◆ **Extracted information**:
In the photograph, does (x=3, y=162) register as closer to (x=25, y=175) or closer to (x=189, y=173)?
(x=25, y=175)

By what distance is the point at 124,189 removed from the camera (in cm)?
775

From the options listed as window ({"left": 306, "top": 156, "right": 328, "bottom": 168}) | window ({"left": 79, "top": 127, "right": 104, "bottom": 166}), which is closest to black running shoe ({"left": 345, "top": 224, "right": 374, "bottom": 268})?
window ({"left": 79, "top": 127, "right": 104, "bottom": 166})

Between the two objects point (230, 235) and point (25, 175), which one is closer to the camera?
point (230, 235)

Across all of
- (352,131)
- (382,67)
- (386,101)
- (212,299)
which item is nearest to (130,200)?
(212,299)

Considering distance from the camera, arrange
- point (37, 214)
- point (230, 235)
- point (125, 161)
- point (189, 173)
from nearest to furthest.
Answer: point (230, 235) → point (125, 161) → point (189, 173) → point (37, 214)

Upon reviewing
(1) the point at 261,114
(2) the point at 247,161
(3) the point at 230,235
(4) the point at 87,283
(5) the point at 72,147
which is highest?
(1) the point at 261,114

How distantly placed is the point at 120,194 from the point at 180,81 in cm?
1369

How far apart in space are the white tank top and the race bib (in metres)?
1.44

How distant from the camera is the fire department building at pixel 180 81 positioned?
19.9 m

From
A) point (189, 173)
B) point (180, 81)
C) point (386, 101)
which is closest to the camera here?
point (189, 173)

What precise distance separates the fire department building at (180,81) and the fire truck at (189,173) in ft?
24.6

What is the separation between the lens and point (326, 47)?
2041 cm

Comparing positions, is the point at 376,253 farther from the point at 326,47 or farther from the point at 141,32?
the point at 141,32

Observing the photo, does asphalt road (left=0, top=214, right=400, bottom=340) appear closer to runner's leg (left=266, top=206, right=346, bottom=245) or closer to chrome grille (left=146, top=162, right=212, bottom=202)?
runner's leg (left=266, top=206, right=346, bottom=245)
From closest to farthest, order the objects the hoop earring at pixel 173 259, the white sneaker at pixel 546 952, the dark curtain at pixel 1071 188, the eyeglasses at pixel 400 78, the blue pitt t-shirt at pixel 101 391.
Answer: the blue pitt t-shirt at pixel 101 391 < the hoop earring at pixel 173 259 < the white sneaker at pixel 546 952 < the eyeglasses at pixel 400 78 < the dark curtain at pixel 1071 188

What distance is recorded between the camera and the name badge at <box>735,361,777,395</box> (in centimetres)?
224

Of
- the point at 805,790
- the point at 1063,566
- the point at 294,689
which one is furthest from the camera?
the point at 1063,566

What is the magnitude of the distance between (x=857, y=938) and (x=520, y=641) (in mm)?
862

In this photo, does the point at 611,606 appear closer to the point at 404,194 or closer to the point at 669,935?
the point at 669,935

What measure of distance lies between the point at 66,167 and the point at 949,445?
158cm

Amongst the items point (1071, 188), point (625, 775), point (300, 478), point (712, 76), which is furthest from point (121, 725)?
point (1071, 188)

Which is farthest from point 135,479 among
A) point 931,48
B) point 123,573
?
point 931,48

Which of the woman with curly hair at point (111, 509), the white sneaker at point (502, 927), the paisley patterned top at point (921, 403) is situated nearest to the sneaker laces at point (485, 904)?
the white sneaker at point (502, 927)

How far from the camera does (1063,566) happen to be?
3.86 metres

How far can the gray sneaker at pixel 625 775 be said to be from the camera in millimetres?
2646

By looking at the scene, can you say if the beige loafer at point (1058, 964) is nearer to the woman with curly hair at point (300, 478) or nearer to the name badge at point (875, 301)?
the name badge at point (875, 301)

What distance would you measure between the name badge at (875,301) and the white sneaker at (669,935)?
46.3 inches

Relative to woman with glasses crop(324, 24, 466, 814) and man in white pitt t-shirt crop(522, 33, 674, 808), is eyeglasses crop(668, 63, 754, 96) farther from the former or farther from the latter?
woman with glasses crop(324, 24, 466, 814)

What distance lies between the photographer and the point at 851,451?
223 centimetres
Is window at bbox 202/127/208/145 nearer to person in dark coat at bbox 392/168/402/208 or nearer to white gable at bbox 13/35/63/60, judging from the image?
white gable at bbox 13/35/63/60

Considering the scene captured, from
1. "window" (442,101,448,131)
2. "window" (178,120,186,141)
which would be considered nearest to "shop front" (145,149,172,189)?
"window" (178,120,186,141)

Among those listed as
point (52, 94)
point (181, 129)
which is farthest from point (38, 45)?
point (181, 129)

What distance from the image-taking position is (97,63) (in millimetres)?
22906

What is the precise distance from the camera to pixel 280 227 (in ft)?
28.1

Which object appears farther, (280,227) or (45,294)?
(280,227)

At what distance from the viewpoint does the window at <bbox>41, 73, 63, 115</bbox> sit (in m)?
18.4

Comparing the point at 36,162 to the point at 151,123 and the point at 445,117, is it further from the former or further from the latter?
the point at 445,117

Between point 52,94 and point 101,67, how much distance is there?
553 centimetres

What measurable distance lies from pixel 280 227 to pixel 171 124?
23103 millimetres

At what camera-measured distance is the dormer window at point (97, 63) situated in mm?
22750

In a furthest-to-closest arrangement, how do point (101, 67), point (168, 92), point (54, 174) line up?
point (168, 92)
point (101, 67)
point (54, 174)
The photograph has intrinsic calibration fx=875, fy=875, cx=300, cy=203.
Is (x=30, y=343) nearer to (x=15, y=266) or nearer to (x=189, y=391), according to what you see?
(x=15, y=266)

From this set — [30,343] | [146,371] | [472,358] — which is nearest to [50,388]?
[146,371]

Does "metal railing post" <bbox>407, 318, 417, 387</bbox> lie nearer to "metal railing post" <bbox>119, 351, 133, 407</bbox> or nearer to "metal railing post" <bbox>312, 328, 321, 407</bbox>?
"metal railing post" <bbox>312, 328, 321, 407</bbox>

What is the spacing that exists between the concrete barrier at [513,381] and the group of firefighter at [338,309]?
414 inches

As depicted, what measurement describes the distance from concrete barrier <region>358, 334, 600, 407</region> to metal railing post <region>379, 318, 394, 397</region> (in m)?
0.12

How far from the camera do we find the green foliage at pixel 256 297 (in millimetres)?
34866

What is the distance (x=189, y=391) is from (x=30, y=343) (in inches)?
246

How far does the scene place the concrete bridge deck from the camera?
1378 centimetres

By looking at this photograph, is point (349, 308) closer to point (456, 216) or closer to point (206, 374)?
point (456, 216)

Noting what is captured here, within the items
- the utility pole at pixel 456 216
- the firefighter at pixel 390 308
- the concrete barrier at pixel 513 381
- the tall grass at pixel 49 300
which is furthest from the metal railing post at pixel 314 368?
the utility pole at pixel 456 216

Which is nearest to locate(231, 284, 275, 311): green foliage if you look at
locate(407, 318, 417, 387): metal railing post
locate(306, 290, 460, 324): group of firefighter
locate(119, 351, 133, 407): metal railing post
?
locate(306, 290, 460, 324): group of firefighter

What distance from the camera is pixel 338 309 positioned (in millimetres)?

◆ **Aim**: Format the records from the line with "How far can" up to and including the line with "46.3 inches" as a Markdown table with the columns n and Line, one row per line, numbered from 1, leaving out blank lines.

◆ **Response**:
| n | Line |
|---|---|
| 1 | How far can the gray sneaker at pixel 625 775 be said to be from the camera in millimetres? |
| 2 | 2646 |
| 3 | By looking at the scene, can you say if the beige loafer at point (1058, 964) is nearer to the woman with curly hair at point (300, 478) or nearer to the name badge at point (875, 301)? |
| 4 | the name badge at point (875, 301) |
| 5 | What distance would you measure between the name badge at (875,301) and the white sneaker at (669,935)? |
| 6 | 46.3 inches |